Safeguarding the livelihoods of 91,000 Ecuadorians through conservation

Location

Zamora Chinchipe Province, Ecuador

About the project:

The Zamora Chinchipe Province in southern Ecuador harbors an outstanding biological and cultural richness. This area is part of the Huancabamba Depression of the Andes and includes numerous smaller ranges and basins, as well as a dense system of rivers that drain into the Amazon. 

Due to the relatively low height of the mountains, the Huancabamba Depression serves as a transition zone from the tropical moist northern to the drier central Andes, as well as from the drier lowlands of the Pacific coast to the humid Amazon lowlands in the east. This makes the proposed 444,592-hectare Zamora Chinchipe Provincial Reserve an important biodiversity hotspot that supports critical ecosystem services. The reserve is supported by Andes Amazon Fund, an Initiative 20x20 financial partner, and Nature and Culture International (NCI).

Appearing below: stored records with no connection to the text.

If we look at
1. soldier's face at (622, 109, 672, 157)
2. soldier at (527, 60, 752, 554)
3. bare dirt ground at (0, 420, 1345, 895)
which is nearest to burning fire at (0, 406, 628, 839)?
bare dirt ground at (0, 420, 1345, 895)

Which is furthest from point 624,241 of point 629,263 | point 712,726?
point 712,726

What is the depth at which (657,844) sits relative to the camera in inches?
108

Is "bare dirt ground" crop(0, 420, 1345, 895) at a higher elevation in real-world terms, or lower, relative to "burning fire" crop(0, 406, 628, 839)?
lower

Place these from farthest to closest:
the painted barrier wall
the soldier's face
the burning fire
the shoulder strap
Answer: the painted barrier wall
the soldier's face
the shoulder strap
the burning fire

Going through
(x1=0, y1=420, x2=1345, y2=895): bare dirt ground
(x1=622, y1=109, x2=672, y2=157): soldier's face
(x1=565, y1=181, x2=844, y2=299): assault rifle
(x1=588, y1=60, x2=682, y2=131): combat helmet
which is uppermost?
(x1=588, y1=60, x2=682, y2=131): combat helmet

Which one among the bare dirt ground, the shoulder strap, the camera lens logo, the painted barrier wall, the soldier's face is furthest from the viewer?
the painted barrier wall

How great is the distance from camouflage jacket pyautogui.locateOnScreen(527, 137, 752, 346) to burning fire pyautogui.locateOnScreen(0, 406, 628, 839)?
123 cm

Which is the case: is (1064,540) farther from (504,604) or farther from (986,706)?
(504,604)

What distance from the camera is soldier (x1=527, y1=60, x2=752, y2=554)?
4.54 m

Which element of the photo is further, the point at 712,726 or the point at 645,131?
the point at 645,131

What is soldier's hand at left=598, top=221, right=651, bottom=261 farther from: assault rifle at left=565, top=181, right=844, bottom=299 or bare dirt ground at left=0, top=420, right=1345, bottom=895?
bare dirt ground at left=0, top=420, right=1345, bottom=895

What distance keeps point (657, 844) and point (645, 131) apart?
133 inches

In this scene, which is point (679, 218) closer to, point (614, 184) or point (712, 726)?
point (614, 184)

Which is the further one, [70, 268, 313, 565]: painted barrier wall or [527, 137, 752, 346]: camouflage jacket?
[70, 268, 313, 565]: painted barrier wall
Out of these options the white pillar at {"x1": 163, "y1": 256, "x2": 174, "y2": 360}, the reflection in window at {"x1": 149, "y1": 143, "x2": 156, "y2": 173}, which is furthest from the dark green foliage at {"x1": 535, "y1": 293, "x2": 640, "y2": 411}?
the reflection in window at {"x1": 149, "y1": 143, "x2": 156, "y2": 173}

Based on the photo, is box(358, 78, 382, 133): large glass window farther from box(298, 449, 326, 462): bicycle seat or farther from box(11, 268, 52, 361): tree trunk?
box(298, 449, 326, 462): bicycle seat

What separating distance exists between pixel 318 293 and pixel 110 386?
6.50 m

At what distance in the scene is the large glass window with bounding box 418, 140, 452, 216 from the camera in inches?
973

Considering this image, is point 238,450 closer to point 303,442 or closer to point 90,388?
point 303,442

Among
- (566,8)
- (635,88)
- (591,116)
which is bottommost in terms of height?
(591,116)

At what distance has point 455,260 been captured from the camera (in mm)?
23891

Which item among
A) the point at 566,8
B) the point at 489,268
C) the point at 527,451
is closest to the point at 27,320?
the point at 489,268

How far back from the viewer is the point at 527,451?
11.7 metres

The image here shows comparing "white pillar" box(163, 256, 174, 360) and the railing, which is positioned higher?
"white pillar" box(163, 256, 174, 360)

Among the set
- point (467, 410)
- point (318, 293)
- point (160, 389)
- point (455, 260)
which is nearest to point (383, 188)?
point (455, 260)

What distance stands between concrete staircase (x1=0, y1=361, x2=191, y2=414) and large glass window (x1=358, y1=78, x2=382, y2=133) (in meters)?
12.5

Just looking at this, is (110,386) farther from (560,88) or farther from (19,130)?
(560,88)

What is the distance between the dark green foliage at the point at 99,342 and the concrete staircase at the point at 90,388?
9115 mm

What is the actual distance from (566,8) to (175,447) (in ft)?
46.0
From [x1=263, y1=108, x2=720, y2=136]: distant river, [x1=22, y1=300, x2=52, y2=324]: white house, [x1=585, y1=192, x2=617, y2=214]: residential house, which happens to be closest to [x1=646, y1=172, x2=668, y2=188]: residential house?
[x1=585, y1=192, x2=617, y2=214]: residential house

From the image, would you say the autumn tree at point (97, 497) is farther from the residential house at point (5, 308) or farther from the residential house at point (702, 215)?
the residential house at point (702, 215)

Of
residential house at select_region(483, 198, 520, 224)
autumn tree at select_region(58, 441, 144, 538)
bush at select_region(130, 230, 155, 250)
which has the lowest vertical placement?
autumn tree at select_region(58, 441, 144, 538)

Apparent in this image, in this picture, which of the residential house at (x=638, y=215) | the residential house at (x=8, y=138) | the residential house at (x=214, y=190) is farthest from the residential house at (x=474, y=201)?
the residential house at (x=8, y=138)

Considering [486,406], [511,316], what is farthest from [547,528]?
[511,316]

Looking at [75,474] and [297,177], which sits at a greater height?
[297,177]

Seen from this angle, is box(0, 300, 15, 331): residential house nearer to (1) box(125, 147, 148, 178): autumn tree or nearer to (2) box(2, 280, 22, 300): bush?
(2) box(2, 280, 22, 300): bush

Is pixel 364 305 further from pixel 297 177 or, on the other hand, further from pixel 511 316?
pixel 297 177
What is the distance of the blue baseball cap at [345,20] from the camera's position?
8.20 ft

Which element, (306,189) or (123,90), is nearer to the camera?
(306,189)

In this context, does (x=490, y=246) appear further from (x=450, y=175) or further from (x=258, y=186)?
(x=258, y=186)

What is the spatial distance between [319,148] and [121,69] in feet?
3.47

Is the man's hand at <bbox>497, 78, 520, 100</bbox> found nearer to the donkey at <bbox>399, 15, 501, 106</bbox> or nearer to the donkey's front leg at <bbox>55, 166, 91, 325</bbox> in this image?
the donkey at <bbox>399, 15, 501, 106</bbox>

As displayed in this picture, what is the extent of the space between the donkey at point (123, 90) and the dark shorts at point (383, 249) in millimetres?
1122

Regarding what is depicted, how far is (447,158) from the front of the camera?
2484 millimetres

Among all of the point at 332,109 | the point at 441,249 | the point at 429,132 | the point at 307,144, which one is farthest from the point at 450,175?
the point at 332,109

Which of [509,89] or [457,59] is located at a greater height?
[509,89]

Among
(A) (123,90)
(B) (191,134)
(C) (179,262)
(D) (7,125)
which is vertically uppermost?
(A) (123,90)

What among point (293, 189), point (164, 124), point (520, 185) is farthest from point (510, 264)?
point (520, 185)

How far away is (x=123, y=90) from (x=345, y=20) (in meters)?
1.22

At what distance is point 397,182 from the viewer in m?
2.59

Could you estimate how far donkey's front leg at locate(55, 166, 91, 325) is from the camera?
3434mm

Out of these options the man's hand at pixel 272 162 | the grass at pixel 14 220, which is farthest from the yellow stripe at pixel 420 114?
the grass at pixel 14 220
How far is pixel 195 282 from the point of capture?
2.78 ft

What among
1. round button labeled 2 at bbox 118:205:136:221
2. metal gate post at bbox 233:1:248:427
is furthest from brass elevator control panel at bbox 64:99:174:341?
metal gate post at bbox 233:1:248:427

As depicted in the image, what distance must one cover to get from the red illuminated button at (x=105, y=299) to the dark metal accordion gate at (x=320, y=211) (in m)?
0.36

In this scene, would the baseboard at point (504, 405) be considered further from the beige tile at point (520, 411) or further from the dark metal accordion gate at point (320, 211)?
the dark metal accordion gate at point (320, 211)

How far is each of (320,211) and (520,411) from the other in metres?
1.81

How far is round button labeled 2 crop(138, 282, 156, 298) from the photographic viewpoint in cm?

Zamora Chinchipe is the third provincial reserve in Ecuador, after Carchi and Pastaza, establishing permanent protection for an area previously devastated by deforestation. The province loses approximately 29,400 acres per year to deforestation, the second highest rate in Ecuador. The forests and páramo grasslands of Zamora Chinchipe Province are home to numerous endemic and endangered bird species such as the red-faced parrot and the masked mountain-tanager; endemic rodents including Kalinowski’s old field mouse and the Inca old field mouse; and flagship species such as the mountain tapir, the spectacled bear and the endangered white-bellied spider monkey.

Likewise, the Cordillera del Cóndor along the Peru-Ecuador border, part of which falls within the proposed reserve, has extremely diverse plant life. It may have the richest flora of any similar-sized area in the Americas, and it has one of the highest concentrations of vascular plant species still unknown to science of any place on Earth. 

The drinking water for the nine municipalities within Zamora Chinchipe is provided by the rivers and streams whose sources lie in the forests and páramo grasslands that will be protected within the reserve. The humidity and water used for irrigation is also provided by the natural ecosystems that lie within the proposed reserve.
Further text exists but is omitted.